> [REQUESTS]:
A) Using the passage on Olivier Giscard D'Estaing and INSEAD, answer these:
(i) During which years was he Vice-Chairman of the European Movement?
(ii) How many books on business and international affairs has he written?
(iii) In which two places does INSEAD have campuses in Asia and the Middle East?
B) Resume the passage on Olivier Giscard D'Estaing and INSEAD, picking up right after its last sentence.

> [SOURCE PASSAGE]:
>>

Dr Olivier Giscard D’Estaing has also been actively involved in the non-profit sector: he acts as Chairman of the Committee for a World Parliament (COPAM), Counsellor of the World Future Council, has served as Chairman of the Business Association for the World Social Summit (BUSCO), Vice-Chairman of the European Movement (1978-1992), and Governor of the Atlantic Institute. Dr Giscard D’Estaing is also Co-Founder of the Caux Round Table (an international organisation of senior business executives aimed at promoting ethical business practice) and contributed to the launch of the first European Management Forum, later to become the World Economic Forum.

Dr Giscard D’Estaing has taught extensively on business policy around the world, and is the author of seven books on business and international affairs.

Grégoire Roos (GR) – This year marks the 60th anniversary of the creation of INSEAD, which MBA has topped the famous FT annual ranking of the world’s best MBAs for two years now. This school, with historic HQ in the Château de Fontainebleau (to which Napoleon referred as the ‘‘true home of kings, the house of the centuries’’) is now present in Asia and the Middle-East, with campuses in Singapore and Abu-Dhabi. Both France and Europe take righfully pride in being the home of the best management school in the world, and it turns out that very few institutions can boast of having risen up to the top in so short a time. If we think about it, such an idea back then, in this post-war context, was a big disruption in the French and European academic world. Where did it all start?

Dr Olivier Giscard D’Estaing (OGE) – On the other side of the ocean… in America! In truth, it all began at Harvard, and more precisely at the HBS (Harvard Business School), where I studied and from which I graduated in the early 1950s.

GR – 1950… Coming from France… You must have walked on the Moon, or at least discovered another dimension!

OGE – You said it! You know, in America in those days, everything already led you to see the world differently ; people were, already then, driven by another philosophy of life, if I may say so: the spirit, the audacity, the ambition, the infrastructure (Harvard was, from that standpoint, a revolution for me), the diversity… From the mere academic perspective, the professors had a radically different role than in France and in Europe. For the first time, I met people who introduced themselves as professors more than simple ‘‘lecturers’’ (so common in France and Europe back then), professors who didn’t pretend – nor even intended to – bring me truth and knowledge as such. No. Their goal, their ambition, was quite radically different: it was about bringing us, potential leaders of tomorrow, to define and to find ourselves, to find our own path and solutions to problems which were far too complex to be solved with simple ’’one-shot’’ solutions… When I think about it, I believe we learnt to think disruptively: no horizon should be excluded, avoided or ignored, in the reflexion process.

<<

> [DATA SECTION]:
>>

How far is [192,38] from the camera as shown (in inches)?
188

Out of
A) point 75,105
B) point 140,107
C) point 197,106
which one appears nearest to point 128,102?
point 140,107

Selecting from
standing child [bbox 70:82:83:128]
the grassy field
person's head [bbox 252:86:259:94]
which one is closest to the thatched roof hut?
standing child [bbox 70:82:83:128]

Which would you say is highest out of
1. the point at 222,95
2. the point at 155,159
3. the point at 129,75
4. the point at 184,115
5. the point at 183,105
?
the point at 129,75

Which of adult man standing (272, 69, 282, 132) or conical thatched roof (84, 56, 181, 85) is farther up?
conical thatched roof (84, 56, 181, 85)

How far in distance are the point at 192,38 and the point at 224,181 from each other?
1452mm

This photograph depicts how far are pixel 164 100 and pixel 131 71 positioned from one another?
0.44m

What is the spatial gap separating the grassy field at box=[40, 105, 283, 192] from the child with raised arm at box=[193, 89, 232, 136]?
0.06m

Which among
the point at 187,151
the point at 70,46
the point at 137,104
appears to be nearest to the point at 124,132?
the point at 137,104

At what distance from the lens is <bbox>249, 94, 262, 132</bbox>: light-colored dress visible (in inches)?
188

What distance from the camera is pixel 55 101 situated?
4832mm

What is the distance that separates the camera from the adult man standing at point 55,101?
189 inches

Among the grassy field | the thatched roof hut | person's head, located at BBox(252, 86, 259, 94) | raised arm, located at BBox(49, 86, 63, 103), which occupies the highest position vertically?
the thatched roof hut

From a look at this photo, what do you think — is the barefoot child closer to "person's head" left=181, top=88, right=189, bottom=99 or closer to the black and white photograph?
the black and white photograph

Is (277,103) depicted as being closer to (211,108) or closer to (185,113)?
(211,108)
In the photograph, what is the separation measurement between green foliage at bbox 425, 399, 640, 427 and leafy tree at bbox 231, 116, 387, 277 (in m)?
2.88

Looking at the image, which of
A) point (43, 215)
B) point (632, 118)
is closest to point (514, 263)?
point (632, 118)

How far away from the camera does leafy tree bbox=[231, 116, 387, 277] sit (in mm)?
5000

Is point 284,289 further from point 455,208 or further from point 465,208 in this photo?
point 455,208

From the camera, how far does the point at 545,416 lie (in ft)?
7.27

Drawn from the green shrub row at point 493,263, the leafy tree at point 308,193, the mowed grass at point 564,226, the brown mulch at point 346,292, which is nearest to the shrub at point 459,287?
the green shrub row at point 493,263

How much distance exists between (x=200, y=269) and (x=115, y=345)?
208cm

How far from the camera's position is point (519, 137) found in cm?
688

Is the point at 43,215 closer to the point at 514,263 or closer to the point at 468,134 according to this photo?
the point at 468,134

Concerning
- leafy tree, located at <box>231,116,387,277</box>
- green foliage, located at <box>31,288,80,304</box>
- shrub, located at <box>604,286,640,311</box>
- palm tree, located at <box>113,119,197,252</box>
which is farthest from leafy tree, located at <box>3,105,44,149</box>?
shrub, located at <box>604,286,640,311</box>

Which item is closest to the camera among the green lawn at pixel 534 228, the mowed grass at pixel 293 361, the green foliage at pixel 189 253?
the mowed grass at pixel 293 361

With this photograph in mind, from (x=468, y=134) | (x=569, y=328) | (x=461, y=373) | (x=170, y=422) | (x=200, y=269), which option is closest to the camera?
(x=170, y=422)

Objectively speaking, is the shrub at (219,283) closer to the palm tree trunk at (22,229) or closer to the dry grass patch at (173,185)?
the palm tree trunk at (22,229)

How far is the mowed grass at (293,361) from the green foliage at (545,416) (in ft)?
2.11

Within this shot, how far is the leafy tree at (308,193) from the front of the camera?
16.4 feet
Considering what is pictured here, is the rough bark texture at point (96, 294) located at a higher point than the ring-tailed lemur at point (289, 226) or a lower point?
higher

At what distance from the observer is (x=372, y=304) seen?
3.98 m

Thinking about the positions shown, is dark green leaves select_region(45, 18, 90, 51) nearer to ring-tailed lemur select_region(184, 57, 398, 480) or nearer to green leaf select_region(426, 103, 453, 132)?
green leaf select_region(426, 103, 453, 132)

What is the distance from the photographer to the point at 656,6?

<<

> [RESULTS FOR THE EXERCISE]:
A)
(i) 1978-1992
(ii) Seven
(iii) Singapore and Abu-Dhabi

B)
GR – ‘‘Gnothi Seauton’’! The Greeks are never very far away!

OGE – Well, I wouldn’t want to exaggerate and overplay it, but yes, it was a bit the spirit, yes, absolutely. In truth, the spirit of the HBS, which we precisely wanted to give to INSEAD, was that of a collegiality of thought. And with hindsight, when I look at the world’s current problems and the chain of crises which have shaken our societies for the past 30 years or so, when I see the extent of the complexity of the different issues we’ve been facing (climate change and global warming, economic crisis, terrorism, migrations…) and when we see how difficult it seems for our national leaders today to all gather around the table and take global action and decisions, I realise we actually made the best choice. Individual instinct and intelligence drive and stimulate collective instinct and intelligence. Therefrom the core issue is to find one’s very own path towards knowledge (by listening to others and learning from them), and therefore move on towards a ‘‘hint of solution’’ and, eventually, the whole ‘‘software of decision’’ as we may call it. You know, a good decision is the result of an inner journey, you don’t take it just like that, out of the blue, especially when facing a complex issue you need to sort out.

GR – What strikes us, beyond the team work and the collective spirit, is this decompartmentalisation of knowledge, this culture of the transdisciplinary approach, which so many of our leaders blatantly lack nowadays.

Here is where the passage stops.